Butlins, Filey, 1963 was our first actual English proper family holiday. Bickering everywhere you looked, soggy food, bossy chilcare, grubby ‘chalets’. Oh dear. We never went again, anyway. We’d been abroad, on aeroplanes, though not on holidays. Troop shipments, we were.
There may have been a hint of optimism in that grin. He was coming out of the Army, after a series of worst nightmare postings, starting with Korea in 1952, Hiroshima/Nagasaki, through Bergen Belsen and Buchenwald and then the engineered civil war in Cyprus.
He’d always taken photographs, throughout all that miasma of chaos and devastation. Didn’t particularly like it when the camera was pointed at him, except when it was handed to my somewhat reluctant mother.

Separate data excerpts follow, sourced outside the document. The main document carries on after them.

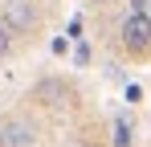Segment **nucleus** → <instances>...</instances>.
<instances>
[{
    "instance_id": "6",
    "label": "nucleus",
    "mask_w": 151,
    "mask_h": 147,
    "mask_svg": "<svg viewBox=\"0 0 151 147\" xmlns=\"http://www.w3.org/2000/svg\"><path fill=\"white\" fill-rule=\"evenodd\" d=\"M12 37H17V33H12L8 24L0 21V57H8V49H12Z\"/></svg>"
},
{
    "instance_id": "4",
    "label": "nucleus",
    "mask_w": 151,
    "mask_h": 147,
    "mask_svg": "<svg viewBox=\"0 0 151 147\" xmlns=\"http://www.w3.org/2000/svg\"><path fill=\"white\" fill-rule=\"evenodd\" d=\"M65 94H70V86H65V82H57V78L41 82V86L33 90V98H37V102H45V106H57V102H61Z\"/></svg>"
},
{
    "instance_id": "2",
    "label": "nucleus",
    "mask_w": 151,
    "mask_h": 147,
    "mask_svg": "<svg viewBox=\"0 0 151 147\" xmlns=\"http://www.w3.org/2000/svg\"><path fill=\"white\" fill-rule=\"evenodd\" d=\"M0 21L8 24L17 37H33L41 29V12H37L33 0H4L0 4Z\"/></svg>"
},
{
    "instance_id": "5",
    "label": "nucleus",
    "mask_w": 151,
    "mask_h": 147,
    "mask_svg": "<svg viewBox=\"0 0 151 147\" xmlns=\"http://www.w3.org/2000/svg\"><path fill=\"white\" fill-rule=\"evenodd\" d=\"M127 143H131V122L119 119L114 122V147H127Z\"/></svg>"
},
{
    "instance_id": "1",
    "label": "nucleus",
    "mask_w": 151,
    "mask_h": 147,
    "mask_svg": "<svg viewBox=\"0 0 151 147\" xmlns=\"http://www.w3.org/2000/svg\"><path fill=\"white\" fill-rule=\"evenodd\" d=\"M119 45L131 53V57H147L151 53V21H143L139 12L127 8L119 17Z\"/></svg>"
},
{
    "instance_id": "7",
    "label": "nucleus",
    "mask_w": 151,
    "mask_h": 147,
    "mask_svg": "<svg viewBox=\"0 0 151 147\" xmlns=\"http://www.w3.org/2000/svg\"><path fill=\"white\" fill-rule=\"evenodd\" d=\"M127 8H131V12H139L143 21H151V0H131Z\"/></svg>"
},
{
    "instance_id": "3",
    "label": "nucleus",
    "mask_w": 151,
    "mask_h": 147,
    "mask_svg": "<svg viewBox=\"0 0 151 147\" xmlns=\"http://www.w3.org/2000/svg\"><path fill=\"white\" fill-rule=\"evenodd\" d=\"M0 147H37V122L29 115L0 119Z\"/></svg>"
},
{
    "instance_id": "8",
    "label": "nucleus",
    "mask_w": 151,
    "mask_h": 147,
    "mask_svg": "<svg viewBox=\"0 0 151 147\" xmlns=\"http://www.w3.org/2000/svg\"><path fill=\"white\" fill-rule=\"evenodd\" d=\"M90 4H98V8H110V4H119V0H90Z\"/></svg>"
}]
</instances>
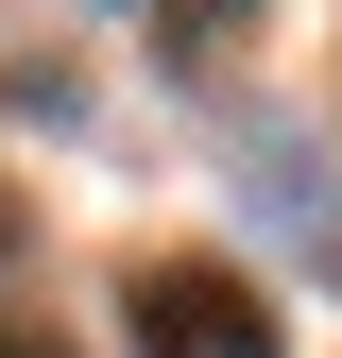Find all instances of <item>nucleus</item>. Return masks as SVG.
Returning a JSON list of instances; mask_svg holds the SVG:
<instances>
[{"label": "nucleus", "instance_id": "obj_1", "mask_svg": "<svg viewBox=\"0 0 342 358\" xmlns=\"http://www.w3.org/2000/svg\"><path fill=\"white\" fill-rule=\"evenodd\" d=\"M120 341H137V358H291L274 290L223 273V256H154V273L120 290Z\"/></svg>", "mask_w": 342, "mask_h": 358}, {"label": "nucleus", "instance_id": "obj_2", "mask_svg": "<svg viewBox=\"0 0 342 358\" xmlns=\"http://www.w3.org/2000/svg\"><path fill=\"white\" fill-rule=\"evenodd\" d=\"M137 17H154V34H171V69H189V52H223V34H240V17H256V0H137Z\"/></svg>", "mask_w": 342, "mask_h": 358}]
</instances>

That top one’s probably shot on 127 film, a small bakelite Kodak Brownie, as I recall. He’s holding his treasured Super 8 wind-up cine. Still works to this day although I haven’t been able to face putting a film through it.
This second photo is by the Butlins staffer, taking people completely by surprise, flashes pinging off but really not expecting him to do us, and then realising he was doing everybody. Ah yes, half a crown per print. A lot of money in those days, although doubtless he didn’t get to keep it all himself.

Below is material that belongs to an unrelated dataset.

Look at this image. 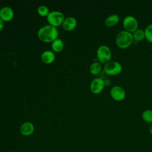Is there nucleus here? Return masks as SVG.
I'll list each match as a JSON object with an SVG mask.
<instances>
[{"label": "nucleus", "mask_w": 152, "mask_h": 152, "mask_svg": "<svg viewBox=\"0 0 152 152\" xmlns=\"http://www.w3.org/2000/svg\"><path fill=\"white\" fill-rule=\"evenodd\" d=\"M37 35L41 42L52 43L58 38L59 31L56 27L48 24L40 27L38 30Z\"/></svg>", "instance_id": "f257e3e1"}, {"label": "nucleus", "mask_w": 152, "mask_h": 152, "mask_svg": "<svg viewBox=\"0 0 152 152\" xmlns=\"http://www.w3.org/2000/svg\"><path fill=\"white\" fill-rule=\"evenodd\" d=\"M132 33L126 30L120 31L116 36L115 42L121 49H126L133 43Z\"/></svg>", "instance_id": "f03ea898"}, {"label": "nucleus", "mask_w": 152, "mask_h": 152, "mask_svg": "<svg viewBox=\"0 0 152 152\" xmlns=\"http://www.w3.org/2000/svg\"><path fill=\"white\" fill-rule=\"evenodd\" d=\"M65 18L64 14L59 11H50L46 17L49 24L55 27L62 26Z\"/></svg>", "instance_id": "7ed1b4c3"}, {"label": "nucleus", "mask_w": 152, "mask_h": 152, "mask_svg": "<svg viewBox=\"0 0 152 152\" xmlns=\"http://www.w3.org/2000/svg\"><path fill=\"white\" fill-rule=\"evenodd\" d=\"M96 56L98 62L105 64L110 60L112 56L110 49L106 45H100L97 49Z\"/></svg>", "instance_id": "20e7f679"}, {"label": "nucleus", "mask_w": 152, "mask_h": 152, "mask_svg": "<svg viewBox=\"0 0 152 152\" xmlns=\"http://www.w3.org/2000/svg\"><path fill=\"white\" fill-rule=\"evenodd\" d=\"M122 70V65L118 61H110L104 64L103 71L109 75H116L119 74Z\"/></svg>", "instance_id": "39448f33"}, {"label": "nucleus", "mask_w": 152, "mask_h": 152, "mask_svg": "<svg viewBox=\"0 0 152 152\" xmlns=\"http://www.w3.org/2000/svg\"><path fill=\"white\" fill-rule=\"evenodd\" d=\"M123 26L125 30L132 33L138 28V23L134 16L127 15L123 20Z\"/></svg>", "instance_id": "423d86ee"}, {"label": "nucleus", "mask_w": 152, "mask_h": 152, "mask_svg": "<svg viewBox=\"0 0 152 152\" xmlns=\"http://www.w3.org/2000/svg\"><path fill=\"white\" fill-rule=\"evenodd\" d=\"M104 80L100 77L94 78L90 83V90L91 92L94 94L100 93L104 87Z\"/></svg>", "instance_id": "0eeeda50"}, {"label": "nucleus", "mask_w": 152, "mask_h": 152, "mask_svg": "<svg viewBox=\"0 0 152 152\" xmlns=\"http://www.w3.org/2000/svg\"><path fill=\"white\" fill-rule=\"evenodd\" d=\"M110 95L115 100L122 101L125 99L126 93L122 87L114 86L110 90Z\"/></svg>", "instance_id": "6e6552de"}, {"label": "nucleus", "mask_w": 152, "mask_h": 152, "mask_svg": "<svg viewBox=\"0 0 152 152\" xmlns=\"http://www.w3.org/2000/svg\"><path fill=\"white\" fill-rule=\"evenodd\" d=\"M14 16L13 10L10 7H4L1 9L0 18L4 22L11 21Z\"/></svg>", "instance_id": "1a4fd4ad"}, {"label": "nucleus", "mask_w": 152, "mask_h": 152, "mask_svg": "<svg viewBox=\"0 0 152 152\" xmlns=\"http://www.w3.org/2000/svg\"><path fill=\"white\" fill-rule=\"evenodd\" d=\"M77 26V21L73 17H68L65 18L62 23V28L68 31L74 30Z\"/></svg>", "instance_id": "9d476101"}, {"label": "nucleus", "mask_w": 152, "mask_h": 152, "mask_svg": "<svg viewBox=\"0 0 152 152\" xmlns=\"http://www.w3.org/2000/svg\"><path fill=\"white\" fill-rule=\"evenodd\" d=\"M34 130L33 124L30 122H25L21 124L20 128V132L21 135L25 137L31 135Z\"/></svg>", "instance_id": "9b49d317"}, {"label": "nucleus", "mask_w": 152, "mask_h": 152, "mask_svg": "<svg viewBox=\"0 0 152 152\" xmlns=\"http://www.w3.org/2000/svg\"><path fill=\"white\" fill-rule=\"evenodd\" d=\"M40 58L43 63L47 65L51 64L55 60V54L52 50H45L41 54Z\"/></svg>", "instance_id": "f8f14e48"}, {"label": "nucleus", "mask_w": 152, "mask_h": 152, "mask_svg": "<svg viewBox=\"0 0 152 152\" xmlns=\"http://www.w3.org/2000/svg\"><path fill=\"white\" fill-rule=\"evenodd\" d=\"M51 48L54 53H59L64 48V43L62 40L58 38L51 43Z\"/></svg>", "instance_id": "ddd939ff"}, {"label": "nucleus", "mask_w": 152, "mask_h": 152, "mask_svg": "<svg viewBox=\"0 0 152 152\" xmlns=\"http://www.w3.org/2000/svg\"><path fill=\"white\" fill-rule=\"evenodd\" d=\"M119 16L116 14H112L109 15L104 20V24L107 27H112L116 25L119 21Z\"/></svg>", "instance_id": "4468645a"}, {"label": "nucleus", "mask_w": 152, "mask_h": 152, "mask_svg": "<svg viewBox=\"0 0 152 152\" xmlns=\"http://www.w3.org/2000/svg\"><path fill=\"white\" fill-rule=\"evenodd\" d=\"M102 69V66L99 62H94L90 66V72L93 75H98Z\"/></svg>", "instance_id": "2eb2a0df"}, {"label": "nucleus", "mask_w": 152, "mask_h": 152, "mask_svg": "<svg viewBox=\"0 0 152 152\" xmlns=\"http://www.w3.org/2000/svg\"><path fill=\"white\" fill-rule=\"evenodd\" d=\"M132 36L134 39L133 42L135 41L136 42H138L145 38L144 30L141 28H137L135 31L132 33Z\"/></svg>", "instance_id": "dca6fc26"}, {"label": "nucleus", "mask_w": 152, "mask_h": 152, "mask_svg": "<svg viewBox=\"0 0 152 152\" xmlns=\"http://www.w3.org/2000/svg\"><path fill=\"white\" fill-rule=\"evenodd\" d=\"M142 119L148 123H152V110L146 109L144 110L142 113Z\"/></svg>", "instance_id": "f3484780"}, {"label": "nucleus", "mask_w": 152, "mask_h": 152, "mask_svg": "<svg viewBox=\"0 0 152 152\" xmlns=\"http://www.w3.org/2000/svg\"><path fill=\"white\" fill-rule=\"evenodd\" d=\"M37 14H39V15H40V17H47V16L48 15V14H49L50 11L49 8L45 6V5H40L37 8Z\"/></svg>", "instance_id": "a211bd4d"}, {"label": "nucleus", "mask_w": 152, "mask_h": 152, "mask_svg": "<svg viewBox=\"0 0 152 152\" xmlns=\"http://www.w3.org/2000/svg\"><path fill=\"white\" fill-rule=\"evenodd\" d=\"M145 38L148 42L152 43V23L149 24L144 30Z\"/></svg>", "instance_id": "6ab92c4d"}, {"label": "nucleus", "mask_w": 152, "mask_h": 152, "mask_svg": "<svg viewBox=\"0 0 152 152\" xmlns=\"http://www.w3.org/2000/svg\"><path fill=\"white\" fill-rule=\"evenodd\" d=\"M104 86H109L112 84L111 81L110 80H109V79L104 80Z\"/></svg>", "instance_id": "aec40b11"}, {"label": "nucleus", "mask_w": 152, "mask_h": 152, "mask_svg": "<svg viewBox=\"0 0 152 152\" xmlns=\"http://www.w3.org/2000/svg\"><path fill=\"white\" fill-rule=\"evenodd\" d=\"M4 27V22L0 18V32L3 30Z\"/></svg>", "instance_id": "412c9836"}, {"label": "nucleus", "mask_w": 152, "mask_h": 152, "mask_svg": "<svg viewBox=\"0 0 152 152\" xmlns=\"http://www.w3.org/2000/svg\"><path fill=\"white\" fill-rule=\"evenodd\" d=\"M149 132H150V134L152 135V123L150 124V125L149 126Z\"/></svg>", "instance_id": "4be33fe9"}, {"label": "nucleus", "mask_w": 152, "mask_h": 152, "mask_svg": "<svg viewBox=\"0 0 152 152\" xmlns=\"http://www.w3.org/2000/svg\"><path fill=\"white\" fill-rule=\"evenodd\" d=\"M8 152H14V151H8Z\"/></svg>", "instance_id": "5701e85b"}, {"label": "nucleus", "mask_w": 152, "mask_h": 152, "mask_svg": "<svg viewBox=\"0 0 152 152\" xmlns=\"http://www.w3.org/2000/svg\"><path fill=\"white\" fill-rule=\"evenodd\" d=\"M1 8H0V11H1Z\"/></svg>", "instance_id": "b1692460"}]
</instances>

One of this morning’s earliest tweets was from a Photography Symposium-goer whose Father’s Day treat had been breakfast in bed, and on they continued to flow, all day. Men, warmly loved and appreciated by their children, and evidently thrilled with little presents, cuddles, smiles, cards.
I think it was Bea Campbell who said that our birth decade’s fathers, psyches blighted by barely imaginable horrors of war, really weren’t up to the job, and that it would take us several generations to find men capable of more humane and tender parenting than we’d enjoyed. Well, maybe it’s happening sooner than we dared to hope.
Happy Father’s Day, all you generous, beloved, new wave dads. Enjoy!